Moreau was a Liberal member of the National Assembly of Quebec from 2003 to 2007. He ran unsuccessfully for the leadership of the Quebec Liberal Party in 2013, coming second to Philippe Couillard. On 7 April 2014, Moreau was re-elected for a third consecutive term in Châteauguay in an election where the Liberals formed a majority government. On 23 April 2014, Philippe Couillard named him Minister of Municipal Affairs and Land Occupancy and Minister responsible for the Montérégie region. He lost his National Assembly seat in the 2018 Quebec general election.

==Biography==
Born in Verchères on 12 December 1957, Pierre Moreau obtained a Bachelor of Civil Law from Laval University in 1980 and was admitted to the École du Barreau du Québec in 1981. He spent 22 years specializing in municipal and administrative law in a private practice in Montreal. He also shared his expertise by teaching at the École du Barreau du Québec from 1996 to 2002.

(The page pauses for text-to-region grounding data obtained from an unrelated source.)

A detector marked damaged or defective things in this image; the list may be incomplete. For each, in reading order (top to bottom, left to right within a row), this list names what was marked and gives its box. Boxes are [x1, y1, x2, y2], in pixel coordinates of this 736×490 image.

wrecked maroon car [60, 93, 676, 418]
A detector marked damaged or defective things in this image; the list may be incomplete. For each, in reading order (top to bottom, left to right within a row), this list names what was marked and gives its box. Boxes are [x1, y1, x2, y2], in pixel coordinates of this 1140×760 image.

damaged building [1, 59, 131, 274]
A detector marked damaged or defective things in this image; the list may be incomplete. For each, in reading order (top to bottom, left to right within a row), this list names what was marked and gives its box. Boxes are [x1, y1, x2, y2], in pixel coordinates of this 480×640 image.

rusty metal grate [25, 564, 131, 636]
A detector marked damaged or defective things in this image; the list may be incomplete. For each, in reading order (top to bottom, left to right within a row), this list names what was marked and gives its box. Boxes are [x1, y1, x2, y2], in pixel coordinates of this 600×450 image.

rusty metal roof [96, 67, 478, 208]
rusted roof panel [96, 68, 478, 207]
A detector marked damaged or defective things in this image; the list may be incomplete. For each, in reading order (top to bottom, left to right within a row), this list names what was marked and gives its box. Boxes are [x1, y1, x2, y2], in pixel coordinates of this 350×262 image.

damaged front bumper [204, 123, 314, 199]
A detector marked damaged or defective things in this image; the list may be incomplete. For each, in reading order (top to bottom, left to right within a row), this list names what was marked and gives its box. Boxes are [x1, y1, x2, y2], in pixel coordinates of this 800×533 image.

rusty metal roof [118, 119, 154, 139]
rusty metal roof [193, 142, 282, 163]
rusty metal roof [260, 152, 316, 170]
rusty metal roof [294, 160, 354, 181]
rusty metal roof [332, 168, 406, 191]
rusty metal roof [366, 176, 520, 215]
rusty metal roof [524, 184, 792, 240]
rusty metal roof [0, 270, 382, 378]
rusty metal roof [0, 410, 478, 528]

He first entered the political arena by running for the Liberal Party of Quebec in October 2002. Elected as MNA for Marguerite-d’Youville on 14 April 2003, he successively served as parliamentary assistant to the Minister of Justice and Attorney General, as assistant Government House Leader, and as parliamentary assistant to the Chair of the Conseil du trésor and Minister responsible for Government Administration.

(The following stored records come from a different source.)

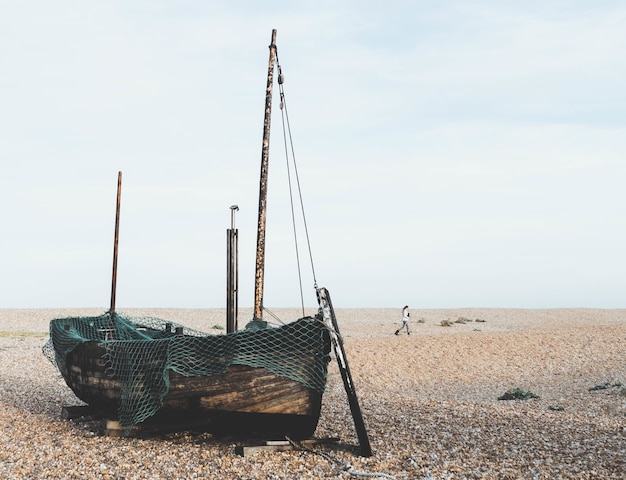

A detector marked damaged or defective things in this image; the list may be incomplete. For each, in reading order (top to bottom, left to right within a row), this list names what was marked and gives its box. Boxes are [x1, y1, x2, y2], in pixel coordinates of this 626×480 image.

rusty mast pole [251, 27, 276, 318]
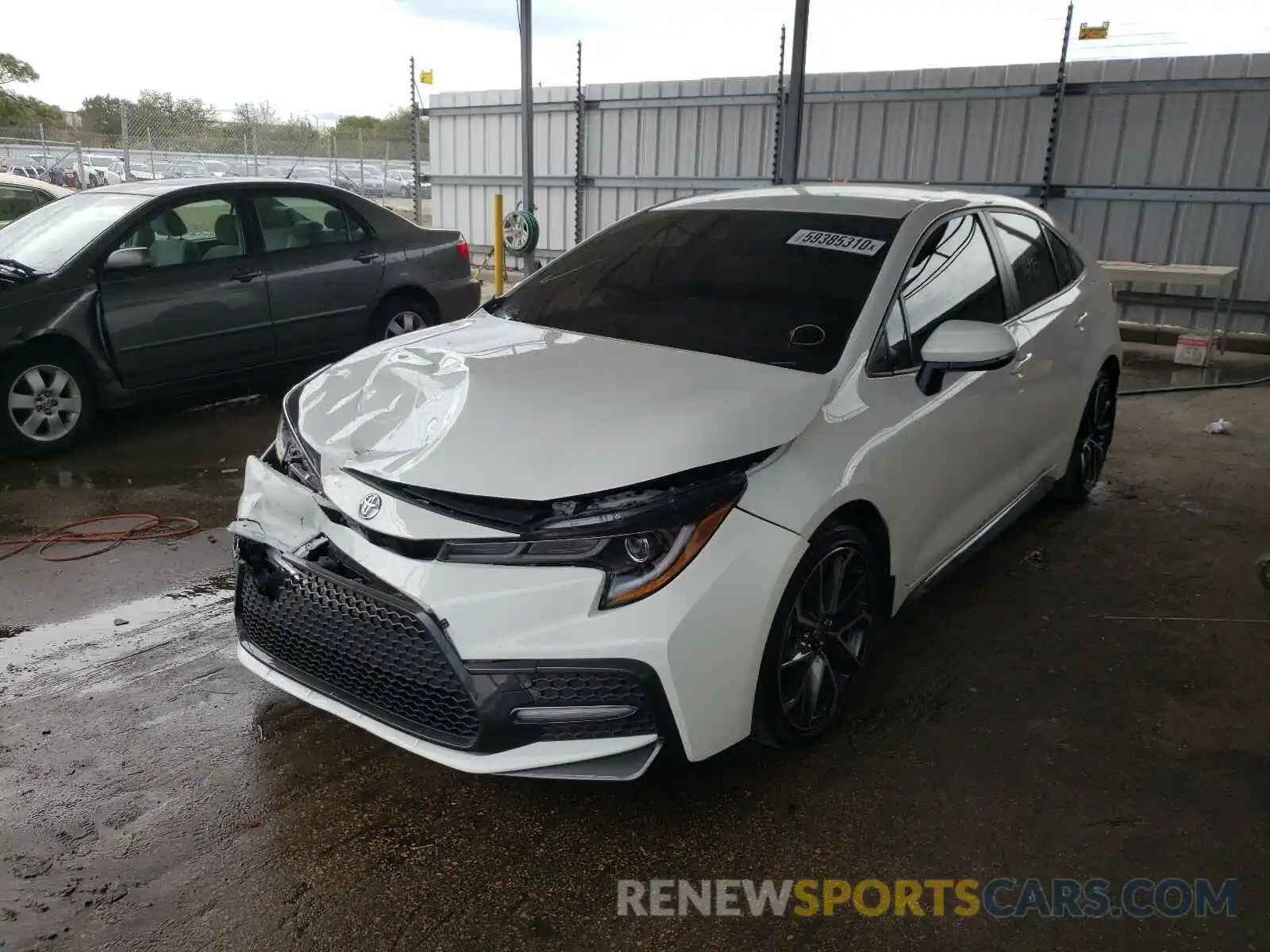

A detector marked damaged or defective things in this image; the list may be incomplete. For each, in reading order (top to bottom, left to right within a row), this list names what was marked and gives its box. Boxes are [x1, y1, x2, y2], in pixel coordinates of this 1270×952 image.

crumpled hood [297, 317, 833, 502]
damaged front bumper [231, 457, 665, 781]
broken headlight [434, 477, 741, 612]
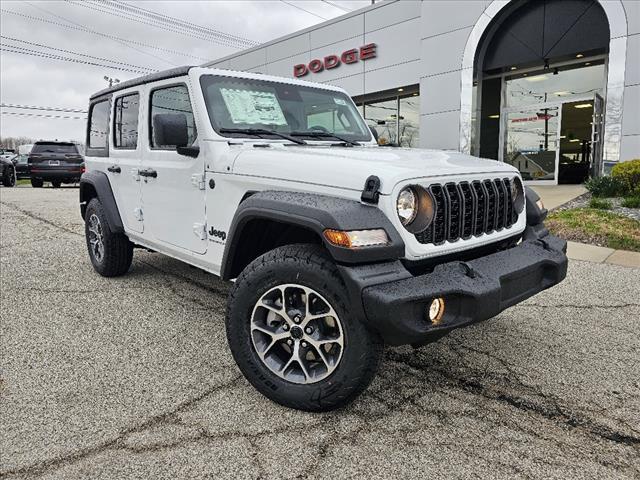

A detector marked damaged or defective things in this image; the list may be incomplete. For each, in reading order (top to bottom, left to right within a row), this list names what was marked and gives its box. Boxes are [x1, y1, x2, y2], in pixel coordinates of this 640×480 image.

cracked asphalt [1, 186, 640, 478]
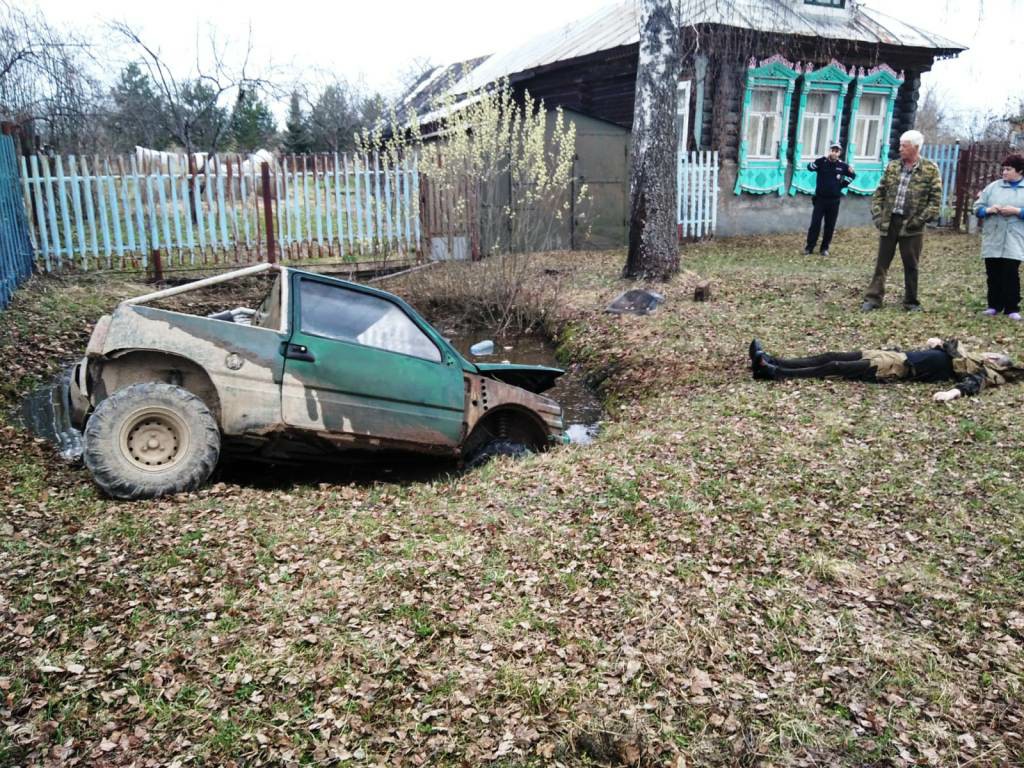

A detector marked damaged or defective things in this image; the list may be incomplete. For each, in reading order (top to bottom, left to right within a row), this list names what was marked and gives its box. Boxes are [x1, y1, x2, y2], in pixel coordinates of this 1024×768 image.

In 2007 and 2008, Pierre Moreau held the offices of Chief of staff for the Government House Leader, and as Chief of staff for the Minister of Justice and Attorney General and the Minister of Public Security.

Elected as MNA for Châteauguay in the general election held on 8 December 2008, he held the offices of Chief Government Whip from December 2008 up until February 2011. From February to September 2011, of Minister responsible for Canadian Intergovernmental Affairs and the Canadian Francophonie, and of Minister responsible for the Reform of Democratic Institutions and Access to Information. He was then appointed as Minister of Transports from September 2011 to September 2012.

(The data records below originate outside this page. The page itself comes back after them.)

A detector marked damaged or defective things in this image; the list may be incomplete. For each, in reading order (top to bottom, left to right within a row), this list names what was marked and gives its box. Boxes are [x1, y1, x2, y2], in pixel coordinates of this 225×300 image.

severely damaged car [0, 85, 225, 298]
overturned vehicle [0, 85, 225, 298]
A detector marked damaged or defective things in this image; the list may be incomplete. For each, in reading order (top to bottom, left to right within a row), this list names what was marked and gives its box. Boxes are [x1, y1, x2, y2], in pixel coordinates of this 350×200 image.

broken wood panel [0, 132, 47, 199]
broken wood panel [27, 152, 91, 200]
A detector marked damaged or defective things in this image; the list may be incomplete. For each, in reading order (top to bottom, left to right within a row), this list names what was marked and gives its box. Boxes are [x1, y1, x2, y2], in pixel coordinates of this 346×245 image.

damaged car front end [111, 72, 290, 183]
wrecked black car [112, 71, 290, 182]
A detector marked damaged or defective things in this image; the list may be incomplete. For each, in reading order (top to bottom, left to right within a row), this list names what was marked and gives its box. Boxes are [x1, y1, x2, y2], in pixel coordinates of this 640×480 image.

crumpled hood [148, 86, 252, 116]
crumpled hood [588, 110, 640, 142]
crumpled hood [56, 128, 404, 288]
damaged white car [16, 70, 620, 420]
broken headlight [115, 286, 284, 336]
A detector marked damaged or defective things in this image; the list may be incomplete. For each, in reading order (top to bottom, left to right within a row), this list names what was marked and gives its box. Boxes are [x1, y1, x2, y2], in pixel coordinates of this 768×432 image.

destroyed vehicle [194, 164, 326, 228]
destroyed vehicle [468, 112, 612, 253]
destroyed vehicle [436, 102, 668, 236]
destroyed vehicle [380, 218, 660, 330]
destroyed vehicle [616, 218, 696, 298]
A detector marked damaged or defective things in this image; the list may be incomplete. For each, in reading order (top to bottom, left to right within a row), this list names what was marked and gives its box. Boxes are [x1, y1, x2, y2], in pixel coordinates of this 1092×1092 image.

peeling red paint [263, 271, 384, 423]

Pierre Moreau was, re-elected as MNA for Châteauguay in the general election held on 4 September 2012 and appointed as Official Opposition House Leader on 9 April 2013.

On 7 April 2014, Pierre Moreau was re-elected for the third consecutive time in Châteauguay. On 23 April 2014, Philippe Couillard, named him Minister of Municipal Affairs and Land Occupancy and Minister responsible for the Montérégie region.

On 28 January 2016 he was appointed Minister of Education, but went on a leave of absence on 22 February following a tumour diagnosis. Sébastien Proulx replaced Hélène David as Minister of Higher Education and Lucie Charlebois was responsible for Montérégie until his return to work on 19 January 2017.

Moreau was said by some pundits to be the heir apparent to the PLQ leadership until he lost his Chateauguay seat in the Quebec general election, 2018. Moreau earned second place in the 2013 party leadership race that elected Philippe Couillard.

In December 2018, Moreau decided to not run for the leadership of the Quebec Liberal Party.

In February 2019, Moreau was appointed Managing Partner of the Bélanger Sauvé law firm based in Montreal, Quebec for which he was an Associate Partner from 1991 to 2003.